For production code though, we need to make sure this does not delay user-facing things. Indeed, the inspector might be displayed and partly interactive even though some more requests are ongoing. These requests might be for non-vital features, such as saving the unique selector for the current node.

Your patch looks good to me, right now we don't seem to be waiting for more than we need.

As discussed, there's one user-facing scenario that might suffer a bit from this: when clicking on a DOM node in the console output to select it in the inspector (and if the inspector was not open yet). We will now have to wait for the rule-view to be done initializing before switching to the inspector. 
Is this a problem? I'm not sure. And if it's too slow, we should optimize the inspector, not remove this step. Indeed, the rule-view is the most important part of the inspector, so waiting for it to be ready seems logical.
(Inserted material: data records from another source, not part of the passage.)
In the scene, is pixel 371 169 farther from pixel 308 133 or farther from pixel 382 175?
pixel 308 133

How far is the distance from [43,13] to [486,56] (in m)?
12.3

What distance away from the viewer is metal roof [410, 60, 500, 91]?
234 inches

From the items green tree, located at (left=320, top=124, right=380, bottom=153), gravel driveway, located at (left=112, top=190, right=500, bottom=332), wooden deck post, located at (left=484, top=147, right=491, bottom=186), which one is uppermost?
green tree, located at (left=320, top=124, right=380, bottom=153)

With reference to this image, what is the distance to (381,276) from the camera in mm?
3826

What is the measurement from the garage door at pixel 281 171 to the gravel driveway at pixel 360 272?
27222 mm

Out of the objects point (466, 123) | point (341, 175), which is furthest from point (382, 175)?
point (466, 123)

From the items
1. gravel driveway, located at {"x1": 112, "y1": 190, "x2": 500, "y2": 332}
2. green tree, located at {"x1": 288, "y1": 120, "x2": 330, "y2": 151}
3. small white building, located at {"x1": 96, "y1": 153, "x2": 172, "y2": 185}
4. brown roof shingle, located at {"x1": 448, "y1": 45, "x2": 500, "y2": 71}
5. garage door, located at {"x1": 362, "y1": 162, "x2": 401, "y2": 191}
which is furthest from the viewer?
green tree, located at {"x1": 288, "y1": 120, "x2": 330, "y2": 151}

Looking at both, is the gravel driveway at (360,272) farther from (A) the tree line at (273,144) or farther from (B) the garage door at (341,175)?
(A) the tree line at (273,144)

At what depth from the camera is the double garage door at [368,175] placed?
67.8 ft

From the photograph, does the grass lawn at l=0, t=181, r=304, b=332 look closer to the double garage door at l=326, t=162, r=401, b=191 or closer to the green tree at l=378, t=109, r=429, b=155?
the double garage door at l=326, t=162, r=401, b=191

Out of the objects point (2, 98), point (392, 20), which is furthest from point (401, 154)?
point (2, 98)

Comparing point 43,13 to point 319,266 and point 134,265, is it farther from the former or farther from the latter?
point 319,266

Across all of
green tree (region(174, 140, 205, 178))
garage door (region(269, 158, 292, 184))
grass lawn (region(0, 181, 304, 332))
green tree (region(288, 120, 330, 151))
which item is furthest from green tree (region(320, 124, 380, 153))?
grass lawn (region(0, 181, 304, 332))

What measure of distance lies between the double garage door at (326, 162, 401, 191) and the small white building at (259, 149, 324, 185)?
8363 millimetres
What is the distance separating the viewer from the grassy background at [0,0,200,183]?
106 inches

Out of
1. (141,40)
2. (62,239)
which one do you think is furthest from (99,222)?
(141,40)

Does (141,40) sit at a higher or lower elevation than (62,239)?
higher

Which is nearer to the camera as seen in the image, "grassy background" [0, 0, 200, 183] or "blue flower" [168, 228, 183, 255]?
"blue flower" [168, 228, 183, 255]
::: devtools/client/inspector/inspector.js:287
(Diff revision 1)
> +      let onMarkupViewUpdated = this.once("inspector-updated");
> -          this.selection.setNodeFront(defaultSelection, "inspector-open");
> +      this.selection.setNodeFront(defaultSelection, "inspector-open");
> -          this.markup.expandNode(this.selection.nodeFront);
> +      await onMarkupViewUpdated;

As discussed, "inspector-updated" is in fact delayed by the init of the rule-view (and possibly other sidebar panels). So waiting for this event in fact also waits for the rule-view, not just the markup-view.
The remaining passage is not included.